> _Your task_: Gather every line of the material below that contains the word "away". Case counts, so a line with a different capitalization doesn't match.

> _Exercise data_:
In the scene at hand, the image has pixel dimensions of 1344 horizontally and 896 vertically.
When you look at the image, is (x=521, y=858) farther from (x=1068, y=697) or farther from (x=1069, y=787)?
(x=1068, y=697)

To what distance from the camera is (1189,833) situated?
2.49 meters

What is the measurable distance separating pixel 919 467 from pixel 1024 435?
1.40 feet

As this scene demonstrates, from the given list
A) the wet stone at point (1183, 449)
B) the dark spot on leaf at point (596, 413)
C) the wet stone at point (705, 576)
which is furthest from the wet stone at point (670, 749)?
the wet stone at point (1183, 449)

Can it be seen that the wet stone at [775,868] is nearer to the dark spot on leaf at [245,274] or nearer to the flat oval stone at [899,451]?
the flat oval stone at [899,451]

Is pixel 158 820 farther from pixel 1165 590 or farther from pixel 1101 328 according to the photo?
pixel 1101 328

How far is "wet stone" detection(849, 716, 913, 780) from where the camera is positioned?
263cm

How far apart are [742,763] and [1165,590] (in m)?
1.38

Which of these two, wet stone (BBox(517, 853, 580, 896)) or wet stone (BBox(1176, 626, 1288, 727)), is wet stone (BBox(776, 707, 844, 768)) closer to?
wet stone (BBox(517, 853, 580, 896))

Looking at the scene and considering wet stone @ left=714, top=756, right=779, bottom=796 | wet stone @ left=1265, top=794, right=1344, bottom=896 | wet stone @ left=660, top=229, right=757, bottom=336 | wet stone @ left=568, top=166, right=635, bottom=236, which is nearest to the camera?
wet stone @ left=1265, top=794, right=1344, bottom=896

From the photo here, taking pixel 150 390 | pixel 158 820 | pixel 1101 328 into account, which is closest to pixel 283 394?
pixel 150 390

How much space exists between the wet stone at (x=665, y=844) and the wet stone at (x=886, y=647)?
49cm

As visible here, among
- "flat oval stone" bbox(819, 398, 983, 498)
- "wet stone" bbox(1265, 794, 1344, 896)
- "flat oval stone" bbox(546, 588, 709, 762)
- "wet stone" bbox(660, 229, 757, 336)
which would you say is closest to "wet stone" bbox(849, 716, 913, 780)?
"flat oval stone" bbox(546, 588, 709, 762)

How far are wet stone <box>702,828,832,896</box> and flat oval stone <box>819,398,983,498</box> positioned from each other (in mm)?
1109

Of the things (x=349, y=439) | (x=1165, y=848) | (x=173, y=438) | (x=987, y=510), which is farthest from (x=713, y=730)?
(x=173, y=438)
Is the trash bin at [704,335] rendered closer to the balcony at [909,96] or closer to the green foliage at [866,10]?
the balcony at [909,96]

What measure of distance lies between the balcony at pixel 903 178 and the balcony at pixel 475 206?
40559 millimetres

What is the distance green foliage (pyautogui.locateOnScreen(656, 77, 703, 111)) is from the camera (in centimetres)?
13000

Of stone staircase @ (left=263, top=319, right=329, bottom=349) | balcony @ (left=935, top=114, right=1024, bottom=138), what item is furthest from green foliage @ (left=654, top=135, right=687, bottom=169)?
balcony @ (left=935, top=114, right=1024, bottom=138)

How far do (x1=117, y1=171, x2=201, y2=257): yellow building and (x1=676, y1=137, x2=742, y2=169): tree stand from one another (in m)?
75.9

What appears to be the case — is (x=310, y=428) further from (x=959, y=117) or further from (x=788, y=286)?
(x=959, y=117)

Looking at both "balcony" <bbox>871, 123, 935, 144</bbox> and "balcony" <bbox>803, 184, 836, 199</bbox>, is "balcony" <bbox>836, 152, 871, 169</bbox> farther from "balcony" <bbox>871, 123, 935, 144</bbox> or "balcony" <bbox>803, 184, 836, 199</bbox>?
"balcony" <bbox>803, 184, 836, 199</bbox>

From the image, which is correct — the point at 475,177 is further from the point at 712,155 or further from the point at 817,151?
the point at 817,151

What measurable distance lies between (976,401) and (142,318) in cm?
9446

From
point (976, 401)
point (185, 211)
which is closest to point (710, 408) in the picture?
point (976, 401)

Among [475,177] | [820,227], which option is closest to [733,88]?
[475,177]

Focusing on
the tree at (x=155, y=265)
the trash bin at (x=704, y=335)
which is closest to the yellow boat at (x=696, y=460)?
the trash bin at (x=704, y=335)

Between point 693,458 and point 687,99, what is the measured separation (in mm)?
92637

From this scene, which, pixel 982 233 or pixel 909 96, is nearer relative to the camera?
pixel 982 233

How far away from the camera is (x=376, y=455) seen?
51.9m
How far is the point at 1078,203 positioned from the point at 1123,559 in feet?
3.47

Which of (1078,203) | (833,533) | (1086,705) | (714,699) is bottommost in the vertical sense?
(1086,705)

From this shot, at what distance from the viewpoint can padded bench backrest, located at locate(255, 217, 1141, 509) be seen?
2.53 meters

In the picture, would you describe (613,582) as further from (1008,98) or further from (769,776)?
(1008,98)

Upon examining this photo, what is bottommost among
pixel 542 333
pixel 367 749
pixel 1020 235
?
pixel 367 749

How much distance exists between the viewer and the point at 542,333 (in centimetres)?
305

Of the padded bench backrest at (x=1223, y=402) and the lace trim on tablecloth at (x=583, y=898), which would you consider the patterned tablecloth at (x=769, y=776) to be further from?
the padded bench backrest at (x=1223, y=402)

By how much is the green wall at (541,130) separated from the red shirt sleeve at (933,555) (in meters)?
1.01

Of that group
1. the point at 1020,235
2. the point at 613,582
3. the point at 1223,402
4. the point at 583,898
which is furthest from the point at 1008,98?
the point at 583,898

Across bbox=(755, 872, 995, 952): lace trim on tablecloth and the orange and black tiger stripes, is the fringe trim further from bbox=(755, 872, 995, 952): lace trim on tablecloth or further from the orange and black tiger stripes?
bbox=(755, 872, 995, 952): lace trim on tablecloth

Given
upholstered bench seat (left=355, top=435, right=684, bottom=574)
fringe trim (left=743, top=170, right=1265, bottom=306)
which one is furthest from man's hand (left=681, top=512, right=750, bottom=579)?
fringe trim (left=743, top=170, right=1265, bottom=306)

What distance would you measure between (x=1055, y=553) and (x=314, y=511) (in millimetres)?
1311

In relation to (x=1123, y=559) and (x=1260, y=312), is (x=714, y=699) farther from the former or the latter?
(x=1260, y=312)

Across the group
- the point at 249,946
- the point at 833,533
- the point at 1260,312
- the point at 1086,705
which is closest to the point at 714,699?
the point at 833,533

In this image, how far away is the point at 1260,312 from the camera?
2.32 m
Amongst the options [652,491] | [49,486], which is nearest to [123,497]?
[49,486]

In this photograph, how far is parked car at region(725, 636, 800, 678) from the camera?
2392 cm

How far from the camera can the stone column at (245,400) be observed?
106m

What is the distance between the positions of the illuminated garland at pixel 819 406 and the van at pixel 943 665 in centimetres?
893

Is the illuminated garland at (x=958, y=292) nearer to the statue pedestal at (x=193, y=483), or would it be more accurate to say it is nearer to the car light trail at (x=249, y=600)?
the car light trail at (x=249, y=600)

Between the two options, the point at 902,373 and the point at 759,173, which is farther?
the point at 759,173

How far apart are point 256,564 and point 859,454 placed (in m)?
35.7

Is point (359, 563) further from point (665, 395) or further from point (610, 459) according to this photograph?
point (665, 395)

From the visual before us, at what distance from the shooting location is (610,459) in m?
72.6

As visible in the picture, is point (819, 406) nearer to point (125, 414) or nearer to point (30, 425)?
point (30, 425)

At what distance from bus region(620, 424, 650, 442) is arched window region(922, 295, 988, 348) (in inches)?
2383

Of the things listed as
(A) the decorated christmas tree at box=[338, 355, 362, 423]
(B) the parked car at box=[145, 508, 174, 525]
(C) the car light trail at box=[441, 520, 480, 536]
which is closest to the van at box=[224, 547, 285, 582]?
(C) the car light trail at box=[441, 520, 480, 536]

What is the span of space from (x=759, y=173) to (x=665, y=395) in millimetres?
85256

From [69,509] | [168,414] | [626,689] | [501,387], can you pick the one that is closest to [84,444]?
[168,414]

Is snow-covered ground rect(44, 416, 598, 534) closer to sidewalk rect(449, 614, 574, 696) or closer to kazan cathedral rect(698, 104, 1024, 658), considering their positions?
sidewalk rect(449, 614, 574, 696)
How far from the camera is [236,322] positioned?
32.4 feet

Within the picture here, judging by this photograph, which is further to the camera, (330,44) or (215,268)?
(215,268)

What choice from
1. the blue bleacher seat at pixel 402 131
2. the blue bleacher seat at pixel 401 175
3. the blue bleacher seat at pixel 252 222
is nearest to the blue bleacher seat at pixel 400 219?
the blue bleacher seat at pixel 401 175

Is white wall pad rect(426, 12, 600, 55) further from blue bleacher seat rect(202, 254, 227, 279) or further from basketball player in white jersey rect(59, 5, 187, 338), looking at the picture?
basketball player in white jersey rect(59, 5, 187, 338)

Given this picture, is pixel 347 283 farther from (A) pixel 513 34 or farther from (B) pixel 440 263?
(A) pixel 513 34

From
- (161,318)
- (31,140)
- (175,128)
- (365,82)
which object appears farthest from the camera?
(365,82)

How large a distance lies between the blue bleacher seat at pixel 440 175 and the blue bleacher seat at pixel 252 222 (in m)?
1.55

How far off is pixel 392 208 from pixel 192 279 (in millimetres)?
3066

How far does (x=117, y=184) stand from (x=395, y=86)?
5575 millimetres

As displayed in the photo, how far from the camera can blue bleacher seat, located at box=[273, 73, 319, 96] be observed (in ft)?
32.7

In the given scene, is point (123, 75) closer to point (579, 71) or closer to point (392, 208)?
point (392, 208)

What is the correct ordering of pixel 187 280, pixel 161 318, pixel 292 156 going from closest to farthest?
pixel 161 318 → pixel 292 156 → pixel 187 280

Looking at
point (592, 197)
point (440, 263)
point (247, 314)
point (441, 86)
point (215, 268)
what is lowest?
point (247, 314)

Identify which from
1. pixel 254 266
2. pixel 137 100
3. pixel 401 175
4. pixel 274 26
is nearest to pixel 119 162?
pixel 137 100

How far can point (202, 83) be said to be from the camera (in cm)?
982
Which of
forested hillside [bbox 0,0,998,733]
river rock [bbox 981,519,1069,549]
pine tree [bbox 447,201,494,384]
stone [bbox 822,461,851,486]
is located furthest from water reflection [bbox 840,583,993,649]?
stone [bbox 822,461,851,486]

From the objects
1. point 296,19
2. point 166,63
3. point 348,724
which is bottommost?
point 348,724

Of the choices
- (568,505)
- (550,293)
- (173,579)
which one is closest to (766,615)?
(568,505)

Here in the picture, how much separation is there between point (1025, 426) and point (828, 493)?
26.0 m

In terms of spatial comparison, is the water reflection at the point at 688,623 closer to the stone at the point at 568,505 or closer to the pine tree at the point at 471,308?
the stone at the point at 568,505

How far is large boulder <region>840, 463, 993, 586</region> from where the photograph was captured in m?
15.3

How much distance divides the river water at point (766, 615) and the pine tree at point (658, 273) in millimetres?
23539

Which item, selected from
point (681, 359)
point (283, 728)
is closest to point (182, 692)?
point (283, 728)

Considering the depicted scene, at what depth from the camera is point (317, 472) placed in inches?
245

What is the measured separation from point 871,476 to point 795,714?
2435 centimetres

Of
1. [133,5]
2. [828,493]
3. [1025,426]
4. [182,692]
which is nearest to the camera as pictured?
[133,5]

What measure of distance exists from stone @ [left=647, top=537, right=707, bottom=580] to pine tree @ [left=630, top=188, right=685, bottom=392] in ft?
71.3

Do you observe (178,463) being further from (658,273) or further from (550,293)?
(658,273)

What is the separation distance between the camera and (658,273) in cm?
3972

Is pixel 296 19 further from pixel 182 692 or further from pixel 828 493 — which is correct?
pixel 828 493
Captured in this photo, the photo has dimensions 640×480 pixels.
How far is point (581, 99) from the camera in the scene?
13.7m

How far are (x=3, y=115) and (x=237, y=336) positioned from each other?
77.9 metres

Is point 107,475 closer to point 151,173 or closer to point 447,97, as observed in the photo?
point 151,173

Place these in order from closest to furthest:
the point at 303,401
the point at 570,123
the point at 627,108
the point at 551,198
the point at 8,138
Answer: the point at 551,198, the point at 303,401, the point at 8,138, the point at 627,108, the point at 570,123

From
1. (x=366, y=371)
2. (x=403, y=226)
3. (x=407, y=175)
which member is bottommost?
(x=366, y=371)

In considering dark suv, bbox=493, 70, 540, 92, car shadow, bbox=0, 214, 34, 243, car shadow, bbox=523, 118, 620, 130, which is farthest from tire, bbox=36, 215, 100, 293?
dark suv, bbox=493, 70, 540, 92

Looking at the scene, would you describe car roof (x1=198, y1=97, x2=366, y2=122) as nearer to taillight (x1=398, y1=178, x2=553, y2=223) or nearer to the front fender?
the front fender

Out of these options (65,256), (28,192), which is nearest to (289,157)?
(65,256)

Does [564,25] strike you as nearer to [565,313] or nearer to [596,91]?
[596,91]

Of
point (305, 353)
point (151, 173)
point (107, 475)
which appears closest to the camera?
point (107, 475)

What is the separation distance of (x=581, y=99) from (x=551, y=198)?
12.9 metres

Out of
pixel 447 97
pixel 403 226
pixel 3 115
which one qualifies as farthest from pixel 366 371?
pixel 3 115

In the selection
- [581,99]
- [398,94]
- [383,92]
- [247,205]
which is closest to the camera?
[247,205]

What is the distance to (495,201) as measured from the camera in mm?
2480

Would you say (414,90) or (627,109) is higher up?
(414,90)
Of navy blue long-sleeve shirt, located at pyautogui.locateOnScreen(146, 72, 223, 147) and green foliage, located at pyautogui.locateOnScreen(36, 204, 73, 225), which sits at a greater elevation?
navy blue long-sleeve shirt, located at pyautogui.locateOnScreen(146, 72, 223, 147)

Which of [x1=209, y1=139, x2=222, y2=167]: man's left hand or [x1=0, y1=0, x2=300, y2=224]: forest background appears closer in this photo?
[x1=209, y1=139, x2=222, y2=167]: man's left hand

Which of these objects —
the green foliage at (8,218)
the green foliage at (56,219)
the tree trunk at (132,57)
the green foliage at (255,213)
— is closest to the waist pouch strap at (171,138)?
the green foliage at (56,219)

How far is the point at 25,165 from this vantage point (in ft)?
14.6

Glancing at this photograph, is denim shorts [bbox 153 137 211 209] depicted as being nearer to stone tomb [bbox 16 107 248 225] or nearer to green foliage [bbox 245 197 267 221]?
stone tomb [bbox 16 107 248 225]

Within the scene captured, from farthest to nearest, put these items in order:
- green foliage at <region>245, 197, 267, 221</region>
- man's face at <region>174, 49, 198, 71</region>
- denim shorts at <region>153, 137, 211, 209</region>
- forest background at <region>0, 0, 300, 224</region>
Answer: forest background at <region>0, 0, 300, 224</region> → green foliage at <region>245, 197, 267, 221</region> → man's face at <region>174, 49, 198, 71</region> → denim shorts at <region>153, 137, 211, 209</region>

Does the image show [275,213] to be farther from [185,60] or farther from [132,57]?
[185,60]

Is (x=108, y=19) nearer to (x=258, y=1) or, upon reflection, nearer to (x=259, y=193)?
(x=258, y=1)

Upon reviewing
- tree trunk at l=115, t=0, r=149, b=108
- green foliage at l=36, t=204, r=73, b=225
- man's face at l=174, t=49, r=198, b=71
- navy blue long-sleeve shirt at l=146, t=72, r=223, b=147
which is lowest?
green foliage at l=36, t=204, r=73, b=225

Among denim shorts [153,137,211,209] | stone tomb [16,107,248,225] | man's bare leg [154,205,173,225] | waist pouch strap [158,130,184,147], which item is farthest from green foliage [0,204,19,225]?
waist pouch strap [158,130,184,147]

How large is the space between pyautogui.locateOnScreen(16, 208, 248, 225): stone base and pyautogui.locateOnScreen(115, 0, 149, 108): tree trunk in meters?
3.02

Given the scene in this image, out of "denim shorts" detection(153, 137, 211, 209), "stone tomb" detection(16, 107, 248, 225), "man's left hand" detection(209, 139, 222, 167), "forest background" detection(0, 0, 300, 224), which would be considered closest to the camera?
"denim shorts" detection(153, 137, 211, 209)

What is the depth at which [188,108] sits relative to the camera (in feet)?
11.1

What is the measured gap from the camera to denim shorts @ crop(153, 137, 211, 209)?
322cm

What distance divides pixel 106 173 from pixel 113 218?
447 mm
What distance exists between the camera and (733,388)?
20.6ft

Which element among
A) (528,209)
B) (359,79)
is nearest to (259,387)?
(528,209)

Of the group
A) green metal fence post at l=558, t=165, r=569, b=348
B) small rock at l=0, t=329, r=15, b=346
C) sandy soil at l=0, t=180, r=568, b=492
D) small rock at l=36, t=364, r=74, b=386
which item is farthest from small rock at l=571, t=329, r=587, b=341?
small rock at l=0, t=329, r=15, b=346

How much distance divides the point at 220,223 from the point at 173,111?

> _Finished answer_:
How far away from the camera is (x=376, y=455) seen?
In this image, how far away is the point at 1260,312 from the camera?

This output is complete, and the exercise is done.